Reading passage ->
━━━

Michael A. Ward
It is quite possible the world's first microcomputer was developed at Sacramento State, according to a writer at CNET, an on-line media company specializing in technology reviews.
Earlier this year, CNET senior writer Daniel Terdiman wrote an article detailing a microcomputer built on campus in 1972 by former Sacramento State researcher Bill Pentz.
The computer (later unofficially dubbed the Sacramento State 8008) was built to handle thousands of patients' medical records. It had a disk operating system, a series of programmable read-only memory chips; eight kilobytes of RAM; IBM's Basic Assembly Language (BAL); a hard drive; a color display; and a printer output.

━━━

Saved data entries
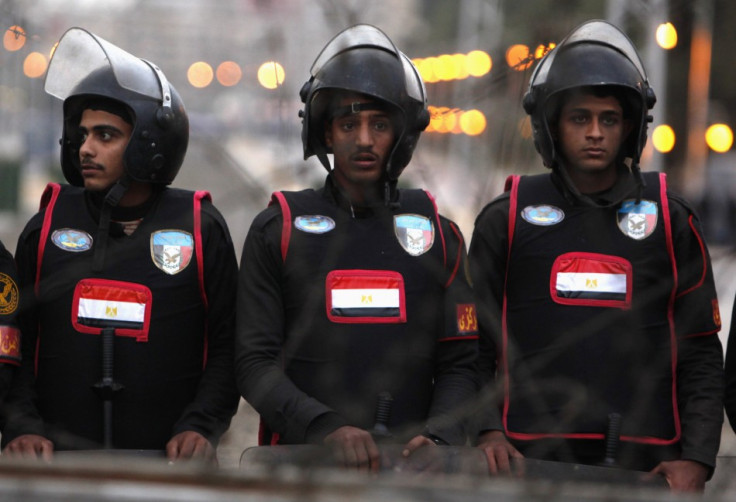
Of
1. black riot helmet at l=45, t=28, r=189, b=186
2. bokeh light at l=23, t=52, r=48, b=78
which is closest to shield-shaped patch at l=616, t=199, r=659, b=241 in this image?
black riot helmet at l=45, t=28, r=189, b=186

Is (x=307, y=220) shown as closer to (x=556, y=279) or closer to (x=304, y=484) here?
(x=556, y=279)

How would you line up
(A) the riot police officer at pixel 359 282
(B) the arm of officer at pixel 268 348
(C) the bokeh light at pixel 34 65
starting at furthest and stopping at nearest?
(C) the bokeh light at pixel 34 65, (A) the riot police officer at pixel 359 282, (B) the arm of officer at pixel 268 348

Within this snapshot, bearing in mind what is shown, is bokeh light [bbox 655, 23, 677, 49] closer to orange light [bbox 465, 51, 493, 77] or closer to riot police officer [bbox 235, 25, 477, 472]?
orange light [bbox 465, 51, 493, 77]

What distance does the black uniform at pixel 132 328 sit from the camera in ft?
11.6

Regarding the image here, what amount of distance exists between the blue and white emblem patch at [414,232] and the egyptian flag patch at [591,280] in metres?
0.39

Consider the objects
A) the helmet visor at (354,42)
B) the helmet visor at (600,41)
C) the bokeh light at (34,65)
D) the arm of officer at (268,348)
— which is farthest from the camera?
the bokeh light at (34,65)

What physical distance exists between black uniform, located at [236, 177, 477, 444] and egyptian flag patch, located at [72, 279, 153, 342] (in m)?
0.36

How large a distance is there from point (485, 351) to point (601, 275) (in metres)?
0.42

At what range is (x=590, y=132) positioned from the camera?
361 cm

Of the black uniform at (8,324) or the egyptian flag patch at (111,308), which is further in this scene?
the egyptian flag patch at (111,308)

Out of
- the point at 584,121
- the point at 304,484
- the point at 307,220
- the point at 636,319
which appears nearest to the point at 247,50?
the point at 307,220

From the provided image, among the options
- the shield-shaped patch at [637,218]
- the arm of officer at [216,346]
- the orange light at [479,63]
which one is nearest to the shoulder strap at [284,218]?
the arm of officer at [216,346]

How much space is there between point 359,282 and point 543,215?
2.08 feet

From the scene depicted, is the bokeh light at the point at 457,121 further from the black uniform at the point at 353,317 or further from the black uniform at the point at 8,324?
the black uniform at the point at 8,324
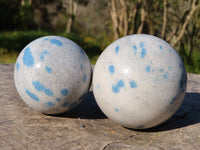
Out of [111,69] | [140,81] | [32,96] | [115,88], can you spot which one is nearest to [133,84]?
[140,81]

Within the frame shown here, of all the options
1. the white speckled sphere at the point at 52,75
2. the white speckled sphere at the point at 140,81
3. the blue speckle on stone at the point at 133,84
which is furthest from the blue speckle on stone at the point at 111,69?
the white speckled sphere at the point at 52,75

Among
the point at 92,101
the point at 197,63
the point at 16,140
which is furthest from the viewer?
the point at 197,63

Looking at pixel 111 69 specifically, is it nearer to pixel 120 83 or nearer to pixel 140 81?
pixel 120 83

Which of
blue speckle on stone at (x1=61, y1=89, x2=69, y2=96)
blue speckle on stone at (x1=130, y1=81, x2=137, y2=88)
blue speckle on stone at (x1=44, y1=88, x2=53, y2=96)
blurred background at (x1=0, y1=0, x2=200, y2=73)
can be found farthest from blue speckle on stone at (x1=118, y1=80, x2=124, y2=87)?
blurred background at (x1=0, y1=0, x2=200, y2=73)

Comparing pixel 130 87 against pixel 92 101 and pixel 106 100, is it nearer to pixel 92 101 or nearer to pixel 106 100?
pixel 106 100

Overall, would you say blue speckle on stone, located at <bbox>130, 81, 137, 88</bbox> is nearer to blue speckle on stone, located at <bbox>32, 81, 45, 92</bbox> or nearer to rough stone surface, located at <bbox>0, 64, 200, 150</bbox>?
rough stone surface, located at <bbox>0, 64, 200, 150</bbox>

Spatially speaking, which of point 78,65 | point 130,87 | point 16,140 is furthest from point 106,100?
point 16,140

━━━

Parts of the exercise ->
1. Translate this sentence from the article on the Sacramento State microcomputer into Spanish: "Earlier this year, CNET senior writer Daniel Terdiman wrote an article detailing a microcomputer built on campus in 1972 by former Sacramento State researcher Bill Pentz."
2. Write the next part of the article on the Sacramento State microcomputer, picking up after its final sentence.

Answer set ->
1. A principios de este año, el redactor sénior de CNET Daniel Terdiman escribió un artículo que detallaba una microcomputadora construida en el campus en 1972 por el exinvestigador de Sacramento State Bill Pentz.

2.
Heady stuff for its day, but here is where it gets interesting. Sacramento State's computer was developed three years before the Altair 8800, which many computer enthusiasts consider to be one of the first microcomputers ever built. While Sacramento State's computer remained fairly anonymous, the Altair "was featured on the cover of a 1975 issue of Popular Mechanics and inspired legions of hobbyists, including Bill Gates and Paul Allen," Terdiman says.
The rest is history, though the article suggests the computer landscape might look very different today had Sacramento State's computer made the magazine cover.
A few years ago, a former University employee found the computer pieces in his basement, and Pentz donated them to the Digibarn Computer Museum.